**Action item:** The word "chunk" occurs in some lines of the data. Return each such line.

════════════════

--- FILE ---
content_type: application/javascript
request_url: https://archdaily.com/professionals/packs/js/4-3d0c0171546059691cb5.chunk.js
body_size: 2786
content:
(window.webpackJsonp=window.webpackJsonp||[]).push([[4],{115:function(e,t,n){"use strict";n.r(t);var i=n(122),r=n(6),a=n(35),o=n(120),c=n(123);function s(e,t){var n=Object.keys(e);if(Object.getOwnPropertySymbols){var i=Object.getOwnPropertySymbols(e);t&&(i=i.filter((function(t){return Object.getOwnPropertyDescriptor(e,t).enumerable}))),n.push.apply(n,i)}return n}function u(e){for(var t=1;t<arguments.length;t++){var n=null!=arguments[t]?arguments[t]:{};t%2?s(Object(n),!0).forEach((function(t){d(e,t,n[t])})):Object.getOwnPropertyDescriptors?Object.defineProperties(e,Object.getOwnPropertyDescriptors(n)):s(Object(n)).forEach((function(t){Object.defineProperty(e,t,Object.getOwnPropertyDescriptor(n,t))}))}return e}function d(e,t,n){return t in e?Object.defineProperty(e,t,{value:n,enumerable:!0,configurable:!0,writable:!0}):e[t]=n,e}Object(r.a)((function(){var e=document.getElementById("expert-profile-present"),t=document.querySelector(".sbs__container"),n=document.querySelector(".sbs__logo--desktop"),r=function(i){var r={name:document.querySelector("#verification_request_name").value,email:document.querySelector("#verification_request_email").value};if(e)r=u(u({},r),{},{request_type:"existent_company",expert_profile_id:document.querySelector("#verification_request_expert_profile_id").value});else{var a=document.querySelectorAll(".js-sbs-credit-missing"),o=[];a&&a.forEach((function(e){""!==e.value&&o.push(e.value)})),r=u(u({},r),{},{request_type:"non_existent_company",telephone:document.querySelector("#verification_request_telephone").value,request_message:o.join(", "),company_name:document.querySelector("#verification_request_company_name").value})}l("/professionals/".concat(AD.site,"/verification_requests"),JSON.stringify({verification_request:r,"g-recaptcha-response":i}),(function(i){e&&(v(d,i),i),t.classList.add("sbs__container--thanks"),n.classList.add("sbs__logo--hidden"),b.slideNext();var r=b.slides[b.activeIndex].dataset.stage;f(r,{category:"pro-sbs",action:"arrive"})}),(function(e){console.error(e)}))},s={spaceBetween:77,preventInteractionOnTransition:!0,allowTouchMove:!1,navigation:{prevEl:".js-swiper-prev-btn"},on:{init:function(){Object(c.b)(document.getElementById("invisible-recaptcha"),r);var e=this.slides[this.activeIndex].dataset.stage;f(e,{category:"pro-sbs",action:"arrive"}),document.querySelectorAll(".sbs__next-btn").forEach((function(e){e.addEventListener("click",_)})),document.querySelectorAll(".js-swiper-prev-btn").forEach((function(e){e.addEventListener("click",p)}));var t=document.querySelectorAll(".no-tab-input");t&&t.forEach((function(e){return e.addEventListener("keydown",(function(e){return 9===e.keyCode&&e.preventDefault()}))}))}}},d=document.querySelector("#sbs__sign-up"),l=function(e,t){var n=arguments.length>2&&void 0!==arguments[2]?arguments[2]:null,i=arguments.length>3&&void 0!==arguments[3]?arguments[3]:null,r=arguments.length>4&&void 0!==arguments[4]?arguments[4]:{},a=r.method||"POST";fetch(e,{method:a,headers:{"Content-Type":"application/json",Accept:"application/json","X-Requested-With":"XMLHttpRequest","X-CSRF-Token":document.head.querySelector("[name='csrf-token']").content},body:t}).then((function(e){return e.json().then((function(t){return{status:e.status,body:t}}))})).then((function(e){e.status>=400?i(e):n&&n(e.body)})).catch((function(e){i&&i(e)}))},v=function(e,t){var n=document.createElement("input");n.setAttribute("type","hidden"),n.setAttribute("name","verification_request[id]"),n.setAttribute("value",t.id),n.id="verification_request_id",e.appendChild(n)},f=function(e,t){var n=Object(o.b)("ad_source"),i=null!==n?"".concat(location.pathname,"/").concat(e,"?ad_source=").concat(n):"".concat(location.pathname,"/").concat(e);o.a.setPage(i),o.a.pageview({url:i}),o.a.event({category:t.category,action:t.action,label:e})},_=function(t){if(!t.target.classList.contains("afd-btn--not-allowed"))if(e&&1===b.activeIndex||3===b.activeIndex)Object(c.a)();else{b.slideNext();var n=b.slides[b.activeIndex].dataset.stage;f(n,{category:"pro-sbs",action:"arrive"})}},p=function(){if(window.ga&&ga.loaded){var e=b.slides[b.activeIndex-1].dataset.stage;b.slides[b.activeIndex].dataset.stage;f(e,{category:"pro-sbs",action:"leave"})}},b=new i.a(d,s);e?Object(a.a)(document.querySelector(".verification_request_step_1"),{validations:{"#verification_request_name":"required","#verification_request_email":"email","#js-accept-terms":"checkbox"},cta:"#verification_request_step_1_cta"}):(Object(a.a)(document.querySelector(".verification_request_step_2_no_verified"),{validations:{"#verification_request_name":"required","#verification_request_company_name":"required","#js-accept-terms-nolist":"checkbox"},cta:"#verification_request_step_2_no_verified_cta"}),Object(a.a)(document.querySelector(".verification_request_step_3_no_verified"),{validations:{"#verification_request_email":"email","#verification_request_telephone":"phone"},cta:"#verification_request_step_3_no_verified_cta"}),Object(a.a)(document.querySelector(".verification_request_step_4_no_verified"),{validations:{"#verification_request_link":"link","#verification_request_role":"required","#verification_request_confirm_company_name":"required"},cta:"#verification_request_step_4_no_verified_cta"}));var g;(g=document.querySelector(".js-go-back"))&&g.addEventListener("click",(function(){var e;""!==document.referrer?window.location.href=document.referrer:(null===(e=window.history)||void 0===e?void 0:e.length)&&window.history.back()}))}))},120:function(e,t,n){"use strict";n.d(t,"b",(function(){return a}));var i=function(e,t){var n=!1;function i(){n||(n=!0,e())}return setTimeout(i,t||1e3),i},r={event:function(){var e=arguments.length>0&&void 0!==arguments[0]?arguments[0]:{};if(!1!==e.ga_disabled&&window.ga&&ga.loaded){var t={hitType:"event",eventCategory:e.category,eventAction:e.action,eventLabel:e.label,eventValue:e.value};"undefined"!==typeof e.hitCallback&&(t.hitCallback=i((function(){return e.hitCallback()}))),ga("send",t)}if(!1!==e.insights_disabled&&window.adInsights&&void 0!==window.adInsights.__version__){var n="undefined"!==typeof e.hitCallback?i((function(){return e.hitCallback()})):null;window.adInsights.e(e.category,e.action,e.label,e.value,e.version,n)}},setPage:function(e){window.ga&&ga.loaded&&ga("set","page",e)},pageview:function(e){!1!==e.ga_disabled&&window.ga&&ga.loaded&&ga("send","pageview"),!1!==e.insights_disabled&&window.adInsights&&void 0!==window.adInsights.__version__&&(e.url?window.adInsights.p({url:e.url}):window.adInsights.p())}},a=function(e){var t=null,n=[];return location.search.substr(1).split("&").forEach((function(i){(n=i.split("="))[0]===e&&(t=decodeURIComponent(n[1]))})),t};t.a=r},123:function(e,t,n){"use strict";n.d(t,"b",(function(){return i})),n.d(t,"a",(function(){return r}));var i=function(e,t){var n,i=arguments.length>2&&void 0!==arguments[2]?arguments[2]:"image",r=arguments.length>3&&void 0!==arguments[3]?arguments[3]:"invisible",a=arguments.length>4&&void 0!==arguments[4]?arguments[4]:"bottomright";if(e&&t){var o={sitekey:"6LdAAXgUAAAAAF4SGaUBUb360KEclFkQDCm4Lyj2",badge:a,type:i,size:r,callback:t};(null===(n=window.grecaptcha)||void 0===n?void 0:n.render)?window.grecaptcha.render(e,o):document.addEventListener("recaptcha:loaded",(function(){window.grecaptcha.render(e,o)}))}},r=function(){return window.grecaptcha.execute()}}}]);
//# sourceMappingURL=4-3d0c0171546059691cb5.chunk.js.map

════════════════

**Exercise output:**
request_url: https://archdaily.com/professionals/packs/js/4-3d0c0171546059691cb5.chunk.js
//# sourceMappingURL=4-3d0c0171546059691cb5.chunk.js.map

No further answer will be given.